This is an extension of this question
That question stated that if A is a matrix with $n$ integer vectors $v_i$, $|det(A)| = 1$ then the polyhedron formed by $v_i$ does not contain any lattice point inside it.
So what about the backward preposition : if A has $n$ independent integer vectors, the polyhedron does not contain any lattice point inside it, can we show that then $|det(A)| = 1$ ?
My idea is using the affine combination, we can prove if vector $w$ lies inside the polyhedron formed by $A$, specify $B_i$ as matrix A with vector $w$ replacing $v_i$ . Then $\det(A) \geq \det (B_i)$ but again, I'm stuck here.
Notice it's not enough to know just that no lattice points are in the interior; consider rectangle $(1,0), (0,2)$ which has no lattice points strictly inside but does have extra lattice points on its edges, and has determinant 2. What we can actually prove:
Given a non-singular $n \times n$ matrix $A$ with integer entries, call its column vectors $v_1, \ldots, v_n$. If the closed $n$-parallelepiped having $v_i$ as edges includes no lattice points other than its $2^n$ vertices, then $|\det A| = 1$.
The closed parallelepiped is the set of points $$x = \sum_{i=1}^n \lambda_i v_i$$ where each coefficient $\lambda_i$ is a real number $0 \leq \lambda_i \leq 1$. The vertices are the points where all the $\lambda_i$ values are either $0$ or $1$.

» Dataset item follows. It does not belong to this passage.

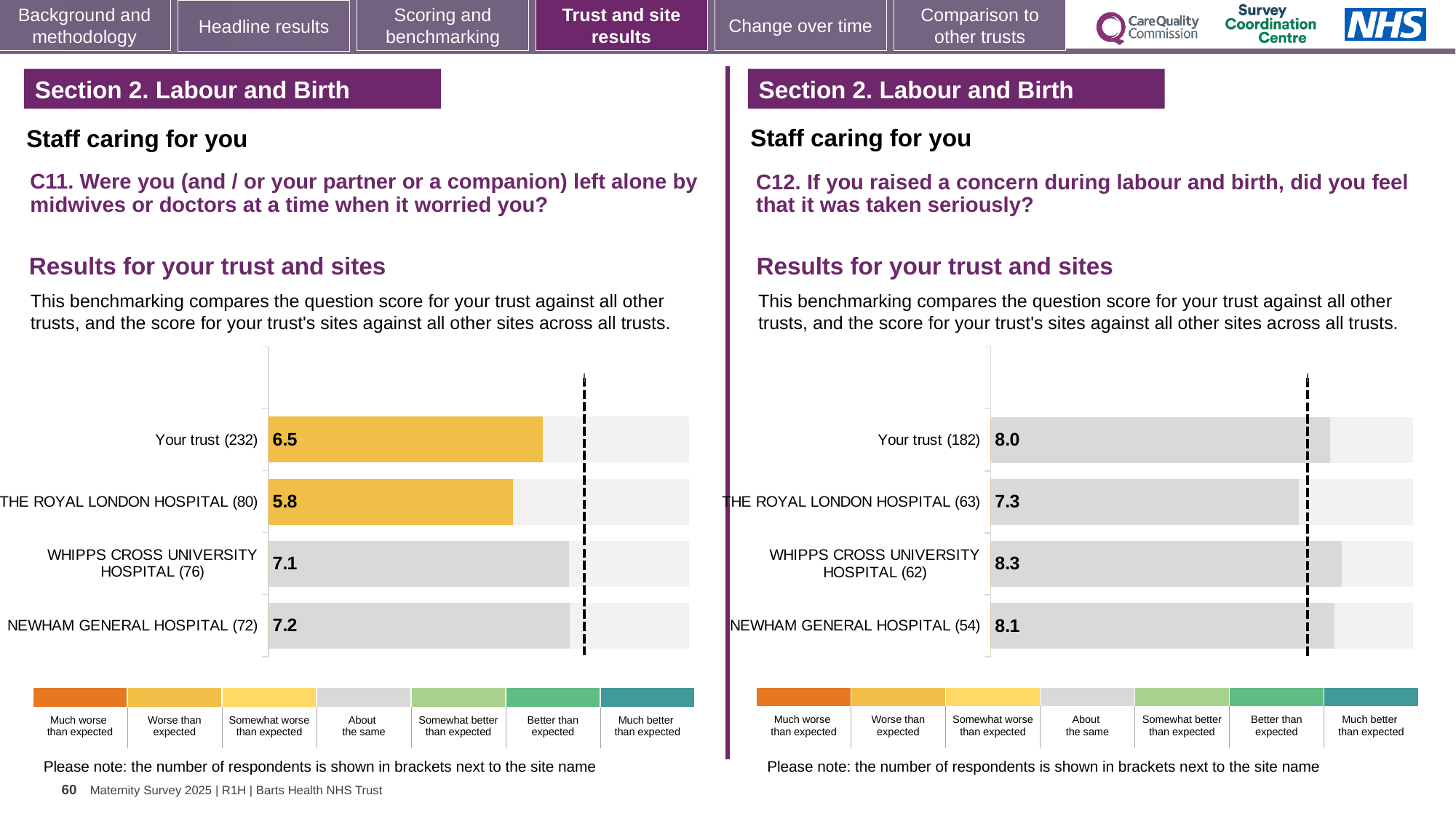
How many bars are shown in the C12 chart on the right? 4 In the C12 chart on the right, which site or trust has the highest score? WHIPPS CROSS UNIVERSITY HOSPITAL In the C12 chart on the right, what is the score for NEWHAM GENERAL HOSPITAL? 8.1 In the C12 chart on the right, what is the score for WHIPPS CROSS UNIVERSITY HOSPITAL? 8.3 In the C11 chart on the left, which has the higher score, Your trust or WHIPPS CROSS UNIVERSITY HOSPITAL? WHIPPS CROSS UNIVERSITY HOSPITAL In the C11 chart on the left, which site or trust has the lowest score? THE ROYAL LONDON HOSPITAL In the C11 chart on the left, what is the score for Your trust? 6.5 In the C11 chart on the left, what is the score for THE ROYAL LONDON HOSPITAL? 5.8 In the C11 chart on the left, how many respondents are shown in brackets for Your trust? 232 What type of chart is used in the C11 chart on the left? Bar chart In the C12 chart on the right, what is the difference between the scores for Your trust and THE ROYAL LONDON HOSPITAL? 0.7 In the C11 chart on the left, what is the difference between the scores for NEWHAM GENERAL HOSPITAL and THE ROYAL LONDON HOSPITAL? 1.4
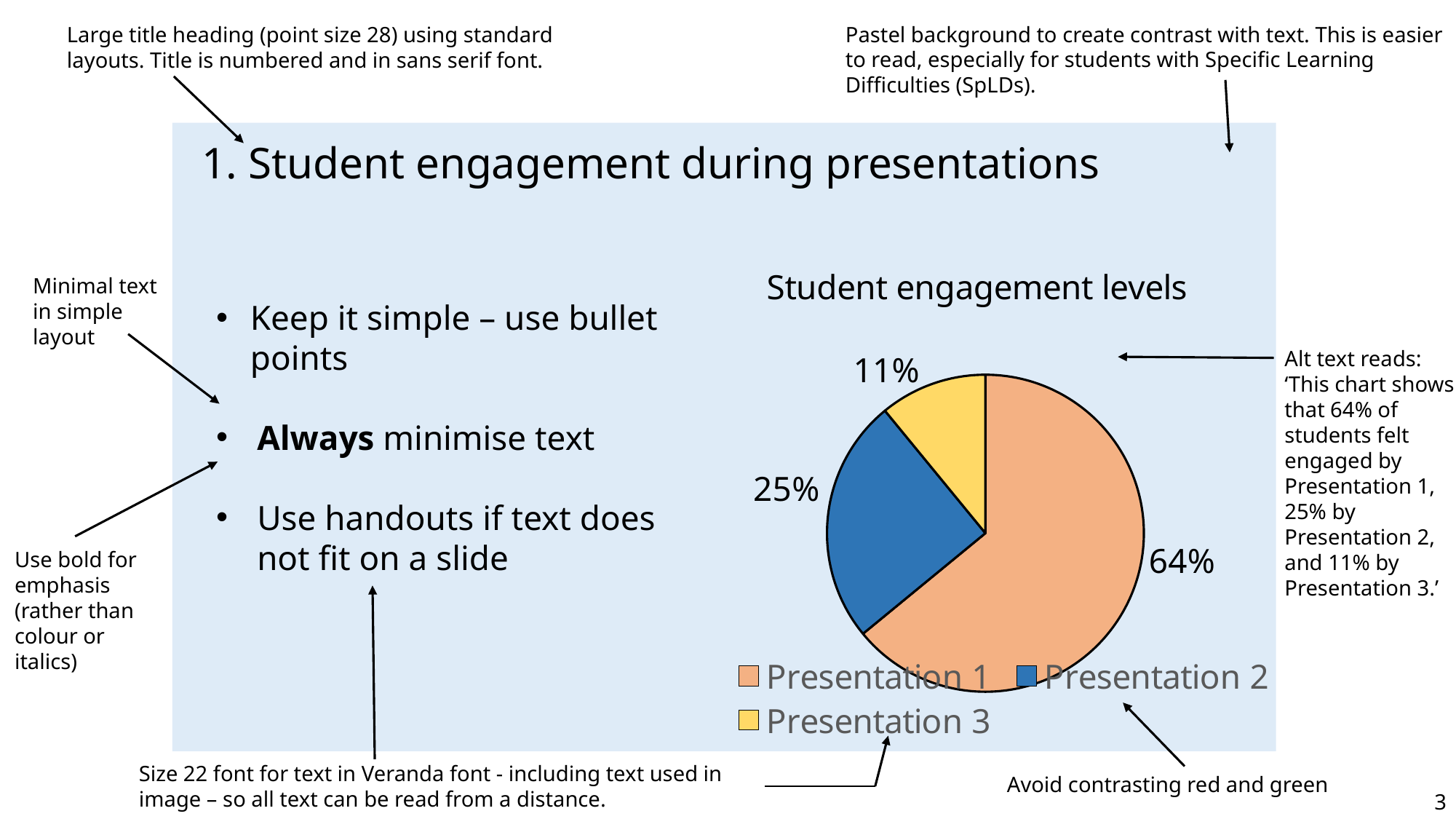
Which is larger, the share for Presentation 2 or Presentation 3? Presentation 2 What is the title of the chart? Student engagement levels Which presentation has the smallest share of the pie? Presentation 3 What is the difference in percentage points between Presentation 2 and Presentation 3? 14 What percentage of the pie is Presentation 3? 11% What colour is the slice for Presentation 2? blue What percentage of the pie is Presentation 1? 64% Which presentation has the largest share of the pie? Presentation 1 What is the difference in percentage points between Presentation 1 and Presentation 2? 39 What percentage of the pie is Presentation 2? 25% How many slices does the pie chart have? 3 What type of chart is shown on the slide? pie chart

Now consider any integer vector $x = (x_1, \ldots, x_n) \in \mathbb{Z}^n$. Since $A$ is non-singular, we can define $y \in \mathbb{R}^n$ as $y = (y_1,\ldots, y_n) = A^{-1} x$. Writing the matrix equation $A y = x$ in terms of the vectors $v_i$ gives
$$\sum_{i=1}^n y_i v_i = x$$
Replace the coefficients $y_i$ with their integer parts to define
$$ z = \sum_{i=1}^n \lfloor y_i \rfloor v_i $$ $$ x-z = \sum_{i=1}^n (y_i - \lfloor y_i\rfloor) v_i $$
Since every $\lfloor y_i \rfloor$ and all coordinates of every $v_i$ are integers, $z$ is another integer vector, and so is $x-z$. For any real $y_i$ we have $0 \leq y_i - \lfloor y_i \rfloor < 1$, so $x-z$ satisfies the description of a point in the closed parallelepiped. But the only integer vector / lattice points in the closed parallelepiped are its vertices, so $y_i - \lfloor y_i \rfloor \in \{0,1\}$. The only remaining possibility is that every $y_i = \lfloor y_i \rfloor$, so $y = A^{-1} x$ is also an integer vector.
So $A^{-1} x$ has integer coordinates whenever $x$ does. Then in particular this is true for the basis vectors $x = (0,\ldots,0,1,0,\ldots,0)$. This shows the column vectors of $A^{-1}$ have integer coordinates, so $A^{-1}$ has all integer entries. Finally, we know that $\det A$ and $\det A^{-1}$ are non-zero integers, and $$(\det A)(\det A^{-1}) = \det(A A^{-1}) = \det I = 1 $$ This requires $|\det A| = |\det A^{-1}| = 1$.